• Your goal:
Reproduce the material word for word, from its first line through the line that contains "[118,8], [2,107], [27,28]", inclusive.

• Given records:

• • • •

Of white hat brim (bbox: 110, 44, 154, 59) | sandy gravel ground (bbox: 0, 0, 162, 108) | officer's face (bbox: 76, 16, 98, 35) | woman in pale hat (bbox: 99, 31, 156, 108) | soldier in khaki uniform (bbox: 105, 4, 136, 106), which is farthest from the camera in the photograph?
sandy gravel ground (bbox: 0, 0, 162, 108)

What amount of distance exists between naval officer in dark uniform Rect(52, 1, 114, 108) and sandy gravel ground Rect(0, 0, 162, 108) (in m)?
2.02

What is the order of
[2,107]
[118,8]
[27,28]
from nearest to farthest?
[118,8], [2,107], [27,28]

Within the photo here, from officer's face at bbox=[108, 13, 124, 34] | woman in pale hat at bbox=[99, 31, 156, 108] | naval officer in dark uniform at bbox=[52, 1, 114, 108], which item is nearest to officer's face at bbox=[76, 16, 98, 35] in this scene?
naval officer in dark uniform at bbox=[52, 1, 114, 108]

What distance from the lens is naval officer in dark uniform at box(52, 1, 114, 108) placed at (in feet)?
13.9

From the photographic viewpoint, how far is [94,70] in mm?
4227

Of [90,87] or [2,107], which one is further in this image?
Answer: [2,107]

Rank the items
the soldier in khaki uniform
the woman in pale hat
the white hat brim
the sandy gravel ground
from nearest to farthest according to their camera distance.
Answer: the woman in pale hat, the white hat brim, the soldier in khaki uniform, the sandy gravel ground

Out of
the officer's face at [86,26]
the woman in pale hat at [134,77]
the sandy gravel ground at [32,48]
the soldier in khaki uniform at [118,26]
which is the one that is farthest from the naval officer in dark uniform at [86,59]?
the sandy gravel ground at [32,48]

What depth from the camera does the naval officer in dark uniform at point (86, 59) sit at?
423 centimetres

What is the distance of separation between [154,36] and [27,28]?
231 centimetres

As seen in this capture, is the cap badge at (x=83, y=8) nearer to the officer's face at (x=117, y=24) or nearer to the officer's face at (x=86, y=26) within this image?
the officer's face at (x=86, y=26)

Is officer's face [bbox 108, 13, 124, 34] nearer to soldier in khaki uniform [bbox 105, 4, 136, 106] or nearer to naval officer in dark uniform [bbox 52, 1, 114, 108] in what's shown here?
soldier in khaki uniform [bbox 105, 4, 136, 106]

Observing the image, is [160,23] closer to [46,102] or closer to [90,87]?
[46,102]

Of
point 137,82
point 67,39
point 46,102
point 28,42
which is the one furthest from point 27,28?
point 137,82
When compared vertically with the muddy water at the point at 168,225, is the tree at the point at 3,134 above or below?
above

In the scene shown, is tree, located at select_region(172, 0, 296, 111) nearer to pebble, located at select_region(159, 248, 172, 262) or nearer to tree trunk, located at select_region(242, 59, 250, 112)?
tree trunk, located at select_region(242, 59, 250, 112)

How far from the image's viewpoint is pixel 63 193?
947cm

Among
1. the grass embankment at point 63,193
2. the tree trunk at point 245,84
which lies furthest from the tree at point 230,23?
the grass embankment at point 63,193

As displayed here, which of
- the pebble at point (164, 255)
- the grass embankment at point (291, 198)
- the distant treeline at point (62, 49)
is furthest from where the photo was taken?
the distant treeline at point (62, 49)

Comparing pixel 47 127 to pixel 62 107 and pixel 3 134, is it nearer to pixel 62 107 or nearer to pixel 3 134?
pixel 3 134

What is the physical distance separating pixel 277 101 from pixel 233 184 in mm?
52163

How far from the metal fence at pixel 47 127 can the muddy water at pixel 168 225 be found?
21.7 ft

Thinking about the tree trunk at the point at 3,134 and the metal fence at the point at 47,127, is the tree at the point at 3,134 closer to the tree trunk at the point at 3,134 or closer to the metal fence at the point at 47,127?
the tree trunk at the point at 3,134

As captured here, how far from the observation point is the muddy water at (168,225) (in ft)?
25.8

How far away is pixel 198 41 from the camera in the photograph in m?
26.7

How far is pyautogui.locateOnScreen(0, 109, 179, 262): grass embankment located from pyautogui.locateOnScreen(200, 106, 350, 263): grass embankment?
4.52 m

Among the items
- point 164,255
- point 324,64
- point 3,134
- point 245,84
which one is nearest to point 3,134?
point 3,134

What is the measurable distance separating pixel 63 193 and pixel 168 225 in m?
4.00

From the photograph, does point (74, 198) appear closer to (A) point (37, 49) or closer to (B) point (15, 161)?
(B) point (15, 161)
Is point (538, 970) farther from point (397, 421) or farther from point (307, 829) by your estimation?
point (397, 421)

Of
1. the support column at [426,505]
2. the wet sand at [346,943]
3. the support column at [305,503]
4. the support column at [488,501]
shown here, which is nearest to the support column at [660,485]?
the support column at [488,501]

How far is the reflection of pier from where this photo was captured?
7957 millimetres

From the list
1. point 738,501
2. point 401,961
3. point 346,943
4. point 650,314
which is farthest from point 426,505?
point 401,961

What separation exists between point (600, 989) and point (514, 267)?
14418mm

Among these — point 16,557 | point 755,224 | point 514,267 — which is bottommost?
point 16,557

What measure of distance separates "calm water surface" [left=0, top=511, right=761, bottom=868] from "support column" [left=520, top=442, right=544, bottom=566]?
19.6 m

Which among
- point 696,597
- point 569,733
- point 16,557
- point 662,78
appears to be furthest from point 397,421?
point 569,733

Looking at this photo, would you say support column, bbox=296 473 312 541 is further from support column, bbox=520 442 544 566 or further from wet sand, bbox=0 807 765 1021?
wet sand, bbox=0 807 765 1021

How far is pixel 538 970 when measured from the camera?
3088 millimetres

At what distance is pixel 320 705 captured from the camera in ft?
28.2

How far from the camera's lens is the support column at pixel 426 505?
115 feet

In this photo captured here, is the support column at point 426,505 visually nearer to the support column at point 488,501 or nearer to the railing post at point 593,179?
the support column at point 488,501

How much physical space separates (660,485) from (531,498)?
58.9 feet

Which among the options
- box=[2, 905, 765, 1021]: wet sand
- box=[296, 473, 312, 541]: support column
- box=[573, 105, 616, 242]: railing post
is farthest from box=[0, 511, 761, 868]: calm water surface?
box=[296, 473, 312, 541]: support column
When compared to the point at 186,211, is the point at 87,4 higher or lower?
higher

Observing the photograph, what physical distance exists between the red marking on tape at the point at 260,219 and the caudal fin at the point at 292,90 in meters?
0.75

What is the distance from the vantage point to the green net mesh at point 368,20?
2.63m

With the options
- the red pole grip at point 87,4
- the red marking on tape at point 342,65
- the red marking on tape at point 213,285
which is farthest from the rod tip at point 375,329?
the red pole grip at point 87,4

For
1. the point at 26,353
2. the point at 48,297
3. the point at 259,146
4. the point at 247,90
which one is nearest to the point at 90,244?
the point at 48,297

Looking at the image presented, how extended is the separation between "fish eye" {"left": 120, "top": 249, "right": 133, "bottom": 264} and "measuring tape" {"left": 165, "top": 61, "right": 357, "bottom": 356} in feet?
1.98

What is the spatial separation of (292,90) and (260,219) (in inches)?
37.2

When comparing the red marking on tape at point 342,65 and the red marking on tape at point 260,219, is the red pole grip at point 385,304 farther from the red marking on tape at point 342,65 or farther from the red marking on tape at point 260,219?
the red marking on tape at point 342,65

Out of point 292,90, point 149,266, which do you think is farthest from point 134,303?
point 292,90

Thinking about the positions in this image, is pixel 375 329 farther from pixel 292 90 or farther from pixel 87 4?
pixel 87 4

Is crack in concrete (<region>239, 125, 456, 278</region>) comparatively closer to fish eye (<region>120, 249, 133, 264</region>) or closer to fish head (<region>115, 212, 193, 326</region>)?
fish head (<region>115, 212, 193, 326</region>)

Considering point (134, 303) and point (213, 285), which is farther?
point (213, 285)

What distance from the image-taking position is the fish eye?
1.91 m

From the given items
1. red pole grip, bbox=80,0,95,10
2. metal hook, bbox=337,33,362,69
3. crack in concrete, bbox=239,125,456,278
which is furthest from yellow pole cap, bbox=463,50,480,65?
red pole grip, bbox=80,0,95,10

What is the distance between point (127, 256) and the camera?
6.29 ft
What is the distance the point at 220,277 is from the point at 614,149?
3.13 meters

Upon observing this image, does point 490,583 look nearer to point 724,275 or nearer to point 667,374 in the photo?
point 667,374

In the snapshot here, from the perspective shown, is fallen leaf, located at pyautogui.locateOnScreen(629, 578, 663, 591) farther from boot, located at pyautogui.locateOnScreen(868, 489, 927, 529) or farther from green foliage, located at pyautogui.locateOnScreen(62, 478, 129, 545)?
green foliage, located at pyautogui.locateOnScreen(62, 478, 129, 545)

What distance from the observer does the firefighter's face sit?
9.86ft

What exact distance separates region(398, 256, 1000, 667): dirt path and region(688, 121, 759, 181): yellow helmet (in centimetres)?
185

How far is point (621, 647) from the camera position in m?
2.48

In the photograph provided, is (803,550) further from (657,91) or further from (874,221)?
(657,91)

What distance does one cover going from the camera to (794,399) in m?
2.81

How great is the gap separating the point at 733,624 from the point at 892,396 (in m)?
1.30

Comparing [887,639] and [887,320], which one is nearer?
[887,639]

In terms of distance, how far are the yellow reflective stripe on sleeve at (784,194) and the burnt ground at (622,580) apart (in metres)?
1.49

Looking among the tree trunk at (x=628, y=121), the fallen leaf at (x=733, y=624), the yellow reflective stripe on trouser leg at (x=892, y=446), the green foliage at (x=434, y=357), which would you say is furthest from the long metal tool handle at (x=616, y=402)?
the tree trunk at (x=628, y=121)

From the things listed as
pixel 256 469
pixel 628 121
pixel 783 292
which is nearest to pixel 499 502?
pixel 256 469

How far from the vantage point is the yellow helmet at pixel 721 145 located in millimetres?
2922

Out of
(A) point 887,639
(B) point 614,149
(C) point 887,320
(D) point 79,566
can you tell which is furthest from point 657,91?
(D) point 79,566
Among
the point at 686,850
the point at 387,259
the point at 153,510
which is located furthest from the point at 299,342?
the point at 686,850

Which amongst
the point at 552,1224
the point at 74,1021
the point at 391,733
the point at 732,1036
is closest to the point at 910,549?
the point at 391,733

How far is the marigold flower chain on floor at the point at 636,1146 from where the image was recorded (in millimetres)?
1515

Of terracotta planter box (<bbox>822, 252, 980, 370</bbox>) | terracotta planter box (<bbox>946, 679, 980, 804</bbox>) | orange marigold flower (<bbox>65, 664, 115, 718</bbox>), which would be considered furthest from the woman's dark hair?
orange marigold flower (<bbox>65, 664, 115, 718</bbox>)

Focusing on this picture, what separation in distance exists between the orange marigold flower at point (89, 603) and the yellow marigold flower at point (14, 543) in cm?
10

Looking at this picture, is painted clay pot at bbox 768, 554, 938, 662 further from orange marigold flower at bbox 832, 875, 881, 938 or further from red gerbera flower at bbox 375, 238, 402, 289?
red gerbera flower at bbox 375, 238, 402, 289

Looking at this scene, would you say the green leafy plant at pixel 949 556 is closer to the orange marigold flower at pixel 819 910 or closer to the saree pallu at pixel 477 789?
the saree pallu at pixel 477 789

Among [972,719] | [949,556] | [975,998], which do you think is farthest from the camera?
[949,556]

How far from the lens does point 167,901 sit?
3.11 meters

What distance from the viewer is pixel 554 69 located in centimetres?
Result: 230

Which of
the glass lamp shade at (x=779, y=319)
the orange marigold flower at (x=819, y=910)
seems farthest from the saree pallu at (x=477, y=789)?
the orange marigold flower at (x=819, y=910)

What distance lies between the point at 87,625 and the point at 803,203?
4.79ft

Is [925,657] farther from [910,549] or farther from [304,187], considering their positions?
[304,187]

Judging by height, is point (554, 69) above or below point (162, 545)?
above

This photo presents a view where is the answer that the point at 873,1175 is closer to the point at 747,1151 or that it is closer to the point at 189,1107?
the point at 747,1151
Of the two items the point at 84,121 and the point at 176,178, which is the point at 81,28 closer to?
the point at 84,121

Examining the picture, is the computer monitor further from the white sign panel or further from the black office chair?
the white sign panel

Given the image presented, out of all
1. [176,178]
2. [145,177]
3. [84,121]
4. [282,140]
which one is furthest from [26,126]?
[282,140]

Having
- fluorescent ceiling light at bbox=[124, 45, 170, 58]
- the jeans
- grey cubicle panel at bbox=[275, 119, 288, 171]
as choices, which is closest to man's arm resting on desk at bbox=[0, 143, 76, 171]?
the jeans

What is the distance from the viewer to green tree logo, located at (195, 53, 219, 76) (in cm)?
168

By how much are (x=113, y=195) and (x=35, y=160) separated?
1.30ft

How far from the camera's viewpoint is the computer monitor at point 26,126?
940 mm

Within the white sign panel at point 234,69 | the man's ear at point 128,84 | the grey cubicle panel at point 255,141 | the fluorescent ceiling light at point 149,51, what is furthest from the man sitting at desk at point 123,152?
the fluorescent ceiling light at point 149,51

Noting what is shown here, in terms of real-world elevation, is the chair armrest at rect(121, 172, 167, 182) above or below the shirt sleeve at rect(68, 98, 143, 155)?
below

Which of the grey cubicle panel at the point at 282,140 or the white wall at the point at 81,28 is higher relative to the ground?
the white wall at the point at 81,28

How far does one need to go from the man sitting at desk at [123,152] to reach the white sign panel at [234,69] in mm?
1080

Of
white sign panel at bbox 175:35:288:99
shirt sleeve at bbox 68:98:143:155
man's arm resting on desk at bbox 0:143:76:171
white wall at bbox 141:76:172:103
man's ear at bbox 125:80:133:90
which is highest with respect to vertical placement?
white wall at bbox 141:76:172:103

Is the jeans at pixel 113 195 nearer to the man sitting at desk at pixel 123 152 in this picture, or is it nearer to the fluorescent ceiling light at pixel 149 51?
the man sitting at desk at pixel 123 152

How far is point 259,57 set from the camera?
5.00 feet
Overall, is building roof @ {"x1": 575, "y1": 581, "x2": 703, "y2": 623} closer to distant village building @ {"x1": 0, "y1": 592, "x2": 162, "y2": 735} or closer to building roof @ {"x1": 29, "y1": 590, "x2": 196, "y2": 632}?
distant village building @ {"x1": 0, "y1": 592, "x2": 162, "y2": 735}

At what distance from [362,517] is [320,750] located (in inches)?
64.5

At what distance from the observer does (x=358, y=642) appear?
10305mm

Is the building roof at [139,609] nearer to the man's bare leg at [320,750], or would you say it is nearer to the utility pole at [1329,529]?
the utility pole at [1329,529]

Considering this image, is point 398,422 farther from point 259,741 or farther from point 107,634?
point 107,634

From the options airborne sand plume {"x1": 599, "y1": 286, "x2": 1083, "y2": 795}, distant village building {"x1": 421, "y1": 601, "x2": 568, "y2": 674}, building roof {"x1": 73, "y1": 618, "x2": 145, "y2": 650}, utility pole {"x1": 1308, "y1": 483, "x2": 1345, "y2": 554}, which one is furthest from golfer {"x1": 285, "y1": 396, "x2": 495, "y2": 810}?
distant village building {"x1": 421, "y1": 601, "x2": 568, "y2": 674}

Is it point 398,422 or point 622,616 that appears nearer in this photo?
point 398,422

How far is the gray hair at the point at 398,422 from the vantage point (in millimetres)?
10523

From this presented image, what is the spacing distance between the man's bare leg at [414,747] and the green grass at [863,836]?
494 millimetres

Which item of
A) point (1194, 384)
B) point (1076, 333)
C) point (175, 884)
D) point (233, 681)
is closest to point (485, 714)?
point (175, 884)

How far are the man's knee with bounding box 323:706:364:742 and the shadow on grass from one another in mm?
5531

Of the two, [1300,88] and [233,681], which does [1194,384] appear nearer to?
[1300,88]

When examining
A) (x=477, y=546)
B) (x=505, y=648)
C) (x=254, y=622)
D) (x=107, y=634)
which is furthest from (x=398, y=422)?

• • • •

• Result of the exercise:
Of white hat brim (bbox: 110, 44, 154, 59) | sandy gravel ground (bbox: 0, 0, 162, 108) | officer's face (bbox: 76, 16, 98, 35) | woman in pale hat (bbox: 99, 31, 156, 108) | soldier in khaki uniform (bbox: 105, 4, 136, 106), which is farthest from the camera in the photograph?
sandy gravel ground (bbox: 0, 0, 162, 108)

What amount of distance exists between naval officer in dark uniform Rect(52, 1, 114, 108) and sandy gravel ground Rect(0, 0, 162, 108) (in m)?
2.02

What is the order of
[2,107]
[118,8]
[27,28]
from nearest to farthest?
[118,8], [2,107], [27,28]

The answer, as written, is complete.